In almost every case, you’ll need a home appraisal before a lender will issue you a new mortgage. You might also need an appraisal if you’ve completed renovations and need to increase the value on your insurance significantly. And if you’re refinancing or renewing your mortgage or using it as collateral on a home equity line of credit (HELOC), a third-party appraisal is often ordered.
Are you worried about the results of your home appraisal? The way it’s done is by inspecting your home and comparing it to others nearby and of the same size and style. But what could cause the value to come in lower than expected?
Six factors that hurt a home appraisal
Appraisers are specialists in their field and all appraisers must be certified or licensed in their state. However, there’s still a human element that factors in. An appraiser’s perspective on certain circumstances can hurt your home’s valuation. Here are six examples.
A downturn in the market
The housing market fluctuates according to the local and national economy. Factors like pandemics, war, high interest rates, and other uncertainties can push the housing market into a recession or depression.
When that happens, an appraiser will take the market conditions into consideration. Your home could be worth tens of thousands (or even hundreds of thousands) less when the market is depressed.
A uniquely customized home
If you’ve designed your home to work specifically to your needs or wants, it can make your stay more comfortable and convenient. But when you try to sell, quirky designs can often lead to disinterest from house buyers. Uniquely customized homes can sit on the market for months longer than a traditionally designed layout.
An inexperienced appraiser
As with any profession, appraisers don’t want to make a mistake. Playing it safe is the name of the game. If there’s something they’re unsure of or they can’t find a comparable property for their valuation, it’s likely they’ll err on the side of caution with a lower value. Unfortunately, it’s at your home value’s expense.
If you have any influence in which appraiser is used, look for someone who has several years of experience appraising home values specifically, not just properties in general.
Heavy traffic nearby
People tend to pay higher prices for homes on quiet streets. For that reason, a home appraiser will assign a lower value for a home that’s on a medium- or high-traffic route. But it’s more than just vehicle traffic. If you have railway tracks nearby with trains that will wake the dead in the middle of the night, or if you have commercial airliners buzzing the trees in your yard, you can safely assume it’s going to hurt your property valuation.
Local crime rate
For areas with high crime rates, especially violent crime, it goes to reason that it’s a less desirable place to live. Home values are depressed in general because of the more common occurrences of crime. If your home is in a neighborhood that’s become notorious for nefarious behavior, there’s a good chance it will be valued lower than if you live in a gated, secure neighborhood with little to no crime.
Substandard repairs or upgrades
The DIY projects might save you money and who cares if your cuts aren’t perfectly straight?
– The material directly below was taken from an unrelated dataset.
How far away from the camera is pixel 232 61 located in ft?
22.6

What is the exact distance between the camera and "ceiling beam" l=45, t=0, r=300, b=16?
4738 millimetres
If you’ve opted to perform less-than-professional-grade repairs or renos in your home, a home appraiser will notice, and it will detract from your home’s appraised value.
The same principle applies for neglected repairs. Whether you’ve put off replacing the shingles or there’s a corroded tap that’s been dripping for weeks, minor issues that demonstrate poor maintenance or workmanship will hurt a home appraisal.
If you’re looking to sell your home, get the highest appraised value by eliminating the negative aspects you can control. You can’t change the traffic flow or the crime rate, but you can fix the leaky faucet or repair the vinyl laundry room floor for cheap.